AVAILABLE DATA -
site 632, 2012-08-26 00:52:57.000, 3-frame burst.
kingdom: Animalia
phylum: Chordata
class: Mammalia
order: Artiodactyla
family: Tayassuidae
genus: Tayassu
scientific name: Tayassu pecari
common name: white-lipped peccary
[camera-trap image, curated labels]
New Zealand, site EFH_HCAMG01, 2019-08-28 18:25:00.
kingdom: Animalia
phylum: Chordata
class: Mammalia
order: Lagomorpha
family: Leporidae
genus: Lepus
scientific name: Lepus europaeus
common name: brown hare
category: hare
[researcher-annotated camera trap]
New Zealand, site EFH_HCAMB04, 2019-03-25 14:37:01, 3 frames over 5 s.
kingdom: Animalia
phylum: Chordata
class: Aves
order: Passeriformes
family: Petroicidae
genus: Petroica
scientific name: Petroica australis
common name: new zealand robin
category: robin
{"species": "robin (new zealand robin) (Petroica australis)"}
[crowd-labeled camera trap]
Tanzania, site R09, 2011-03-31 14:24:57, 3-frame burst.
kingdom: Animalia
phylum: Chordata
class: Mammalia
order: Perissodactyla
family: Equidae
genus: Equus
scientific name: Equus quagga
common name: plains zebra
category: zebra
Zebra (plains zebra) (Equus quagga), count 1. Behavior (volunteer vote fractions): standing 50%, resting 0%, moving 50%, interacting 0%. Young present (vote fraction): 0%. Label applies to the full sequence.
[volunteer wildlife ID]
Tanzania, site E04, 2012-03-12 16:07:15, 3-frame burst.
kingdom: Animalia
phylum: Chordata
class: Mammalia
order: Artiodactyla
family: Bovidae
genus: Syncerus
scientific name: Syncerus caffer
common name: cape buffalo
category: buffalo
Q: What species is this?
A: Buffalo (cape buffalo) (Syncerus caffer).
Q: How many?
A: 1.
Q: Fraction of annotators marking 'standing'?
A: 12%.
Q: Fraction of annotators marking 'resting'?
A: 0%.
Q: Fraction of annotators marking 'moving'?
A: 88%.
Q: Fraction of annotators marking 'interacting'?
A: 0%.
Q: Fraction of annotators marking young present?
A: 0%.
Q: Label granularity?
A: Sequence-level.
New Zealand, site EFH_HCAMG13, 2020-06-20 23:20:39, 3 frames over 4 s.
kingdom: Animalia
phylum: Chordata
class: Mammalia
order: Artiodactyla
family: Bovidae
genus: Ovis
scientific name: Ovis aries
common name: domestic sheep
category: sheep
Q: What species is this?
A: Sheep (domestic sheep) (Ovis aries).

HOW TO COMPLETE THIS TASK - Type out the entire listing again, matching every line exactly.

ANSWER FOR THE TASK -
site 632, 2012-08-26 00:52:57.000, 3-frame burst.
kingdom: Animalia
phylum: Chordata
class: Mammalia
order: Artiodactyla
family: Tayassuidae
genus: Tayassu
scientific name: Tayassu pecari
common name: white-lipped peccary
[camera-trap image, curated labels]
New Zealand, site EFH_HCAMG01, 2019-08-28 18:25:00.
kingdom: Animalia
phylum: Chordata
class: Mammalia
order: Lagomorpha
family: Leporidae
genus: Lepus
scientific name: Lepus europaeus
common name: brown hare
category: hare
[researcher-annotated camera trap]
New Zealand, site EFH_HCAMB04, 2019-03-25 14:37:01, 3 frames over 5 s.
kingdom: Animalia
phylum: Chordata
class: Aves
order: Passeriformes
family: Petroicidae
genus: Petroica
scientific name: Petroica australis
common name: new zealand robin
category: robin
{"species": "robin (new zealand robin) (Petroica australis)"}
[crowd-labeled camera trap]
Tanzania, site R09, 2011-03-31 14:24:57, 3-frame burst.
kingdom: Animalia
phylum: Chordata
class: Mammalia
order: Perissodactyla
family: Equidae
genus: Equus
scientific name: Equus quagga
common name: plains zebra
category: zebra
Zebra (plains zebra) (Equus quagga), count 1. Behavior (volunteer vote fractions): standing 50%, resting 0%, moving 50%, interacting 0%. Young present (vote fraction): 0%. Label applies to the full sequence.
[volunteer wildlife ID]
Tanzania, site E04, 2012-03-12 16:07:15, 3-frame burst.
kingdom: Animalia
phylum: Chordata
class: Mammalia
order: Artiodactyla
family: Bovidae
genus: Syncerus
scientific name: Syncerus caffer
common name: cape buffalo
category: buffalo
Q: What species is this?
A: Buffalo (cape buffalo) (Syncerus caffer).
Q: How many?
A: 1.
Q: Fraction of annotators marking 'standing'?
A: 12%.
Q: Fraction of annotators marking 'resting'?
A: 0%.
Q: Fraction of annotators marking 'moving'?
A: 88%.
Q: Fraction of annotators marking 'interacting'?
A: 0%.
Q: Fraction of annotators marking young present?
A: 0%.
Q: Label granularity?
A: Sequence-level.
New Zealand, site EFH_HCAMG13, 2020-06-20 23:20:39, 3 frames over 4 s.
kingdom: Animalia
phylum: Chordata
class: Mammalia
order: Artiodactyla
family: Bovidae
genus: Ovis
scientific name: Ovis aries
common name: domestic sheep
category: sheep
Q: What species is this?
A: Sheep (domestic sheep) (Ovis aries).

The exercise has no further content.